_Exercise instructions_.
(A) In the vaping bucket list thread, which mod does Raindance name as the current choice?
(B) Please reproduce the stretch of the vaping bucket list thread from "# Vaping bucket" through "Mod: Therion 75C.".

# Vaping bucket list



## Raindance (1/5/17)

If you could choose any device, (mod, batteries and topper) right now, and money was not an issue, what would it be?

A serious question, and rather difficult to answer as even as I am typing this the option leaves me indecisive... If all vape setups cost R9.99, what would you choose?

At this moment-
Mod: Therion 75C.
Batteries: Samsung 30Q x 2.
Topper: OBS Engine Nano.

That is it for now, tomorrow?, who knows...

What is on your "vaping bucket list"? (Based on what is on the market right now.)

Regards

Reactions: Like 4


----------



## andro (1/5/17)

For me sx550 g class . And even if i can afford it look like no vendor stock it in za


----------



## Cor (1/5/17)

the mod i have thanx to uncle @Rob Fisher 

mod:Asmodus Ohmsmuim kodama stabwood
Topperetri sxk clone 22mm ime getting on wensday
Batteries:1x samsung 30Q

So come wensday i would have my perfect setup.

Reactions: Winner 2


----------



## Raindance (1/5/17)

Cor said:


> the mod i have thanx to uncle @Rob Fisher
> 
> mod:Asmodus Ohmsmuim kodama stabwood
> Topperetri sxk clone 22mm ime getting on wensday
> ...

_Excerpted records_.

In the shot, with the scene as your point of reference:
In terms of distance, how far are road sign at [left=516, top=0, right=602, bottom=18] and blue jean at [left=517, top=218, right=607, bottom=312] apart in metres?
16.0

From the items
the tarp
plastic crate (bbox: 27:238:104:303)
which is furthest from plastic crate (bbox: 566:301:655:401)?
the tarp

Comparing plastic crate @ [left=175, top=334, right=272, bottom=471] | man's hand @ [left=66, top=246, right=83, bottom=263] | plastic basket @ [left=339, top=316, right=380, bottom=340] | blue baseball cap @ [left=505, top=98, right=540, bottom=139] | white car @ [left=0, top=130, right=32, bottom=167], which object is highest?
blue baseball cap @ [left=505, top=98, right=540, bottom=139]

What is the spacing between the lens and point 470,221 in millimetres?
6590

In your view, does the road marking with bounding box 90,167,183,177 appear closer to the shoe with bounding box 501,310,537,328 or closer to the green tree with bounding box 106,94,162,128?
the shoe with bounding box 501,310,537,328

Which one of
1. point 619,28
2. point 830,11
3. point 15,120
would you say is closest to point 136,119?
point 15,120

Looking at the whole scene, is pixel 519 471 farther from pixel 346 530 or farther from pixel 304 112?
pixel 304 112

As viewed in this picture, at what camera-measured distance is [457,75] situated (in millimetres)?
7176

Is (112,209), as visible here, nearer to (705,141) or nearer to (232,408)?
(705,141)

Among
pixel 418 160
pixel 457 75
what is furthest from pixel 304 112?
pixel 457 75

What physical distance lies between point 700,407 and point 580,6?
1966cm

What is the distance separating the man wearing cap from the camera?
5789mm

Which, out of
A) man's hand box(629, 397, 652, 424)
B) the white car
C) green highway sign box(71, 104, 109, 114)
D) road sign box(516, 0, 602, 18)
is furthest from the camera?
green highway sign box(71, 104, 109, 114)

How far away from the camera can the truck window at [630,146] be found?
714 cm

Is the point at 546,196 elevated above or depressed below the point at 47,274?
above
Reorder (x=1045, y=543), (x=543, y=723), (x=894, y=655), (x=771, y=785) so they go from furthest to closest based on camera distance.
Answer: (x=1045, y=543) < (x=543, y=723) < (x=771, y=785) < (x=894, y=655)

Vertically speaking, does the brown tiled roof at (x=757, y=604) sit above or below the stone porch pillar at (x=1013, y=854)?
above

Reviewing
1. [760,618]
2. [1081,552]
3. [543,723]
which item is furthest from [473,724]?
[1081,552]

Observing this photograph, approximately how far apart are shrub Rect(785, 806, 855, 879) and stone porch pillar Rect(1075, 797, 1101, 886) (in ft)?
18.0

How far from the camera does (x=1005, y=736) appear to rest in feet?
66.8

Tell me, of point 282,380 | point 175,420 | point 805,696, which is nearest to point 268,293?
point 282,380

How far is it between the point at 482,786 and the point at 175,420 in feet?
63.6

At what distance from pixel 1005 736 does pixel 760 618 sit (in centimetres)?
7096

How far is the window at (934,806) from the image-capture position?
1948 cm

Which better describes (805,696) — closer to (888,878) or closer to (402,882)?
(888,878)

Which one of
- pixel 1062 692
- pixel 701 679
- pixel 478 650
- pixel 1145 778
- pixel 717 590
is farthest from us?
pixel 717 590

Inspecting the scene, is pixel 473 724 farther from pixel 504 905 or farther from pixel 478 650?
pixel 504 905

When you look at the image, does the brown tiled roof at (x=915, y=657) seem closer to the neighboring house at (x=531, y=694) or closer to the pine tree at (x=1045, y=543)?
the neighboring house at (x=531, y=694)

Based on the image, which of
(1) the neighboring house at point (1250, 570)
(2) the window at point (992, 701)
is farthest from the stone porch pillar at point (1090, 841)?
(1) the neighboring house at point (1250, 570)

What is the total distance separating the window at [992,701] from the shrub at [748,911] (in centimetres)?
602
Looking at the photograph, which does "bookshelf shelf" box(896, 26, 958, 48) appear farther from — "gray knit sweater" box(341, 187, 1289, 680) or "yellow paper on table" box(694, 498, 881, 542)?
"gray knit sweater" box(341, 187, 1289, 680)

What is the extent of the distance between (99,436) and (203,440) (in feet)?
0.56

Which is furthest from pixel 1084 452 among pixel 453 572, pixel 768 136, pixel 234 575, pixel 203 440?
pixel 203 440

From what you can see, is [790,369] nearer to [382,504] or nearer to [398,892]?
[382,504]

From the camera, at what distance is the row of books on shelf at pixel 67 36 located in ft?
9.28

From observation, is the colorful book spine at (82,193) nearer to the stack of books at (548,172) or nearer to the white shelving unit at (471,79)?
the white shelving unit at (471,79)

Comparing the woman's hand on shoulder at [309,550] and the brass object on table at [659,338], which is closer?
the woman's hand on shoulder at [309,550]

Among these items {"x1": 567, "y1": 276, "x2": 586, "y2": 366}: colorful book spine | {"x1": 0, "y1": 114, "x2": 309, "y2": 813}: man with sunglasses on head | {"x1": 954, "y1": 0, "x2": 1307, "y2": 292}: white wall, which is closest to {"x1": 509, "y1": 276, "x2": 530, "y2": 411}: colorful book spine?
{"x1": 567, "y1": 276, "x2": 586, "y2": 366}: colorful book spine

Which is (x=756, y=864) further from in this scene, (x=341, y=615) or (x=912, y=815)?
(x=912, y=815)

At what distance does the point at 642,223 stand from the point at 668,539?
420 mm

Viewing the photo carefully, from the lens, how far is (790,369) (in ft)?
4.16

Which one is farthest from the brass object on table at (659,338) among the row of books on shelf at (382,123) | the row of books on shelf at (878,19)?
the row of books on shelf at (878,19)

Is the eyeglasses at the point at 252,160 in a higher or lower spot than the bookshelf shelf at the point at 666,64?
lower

_In response_.
(A) The Therion 75C.

(B)
# Vaping bucket list



## Raindance (1/5/17)

If you could choose any device, (mod, batteries and topper) right now, and money was not an issue, what would it be?

A serious question, and rather difficult to answer as even as I am typing this the option leaves me indecisive... If all vape setups cost R9.99, what would you choose?

At this moment-
Mod: Therion 75C.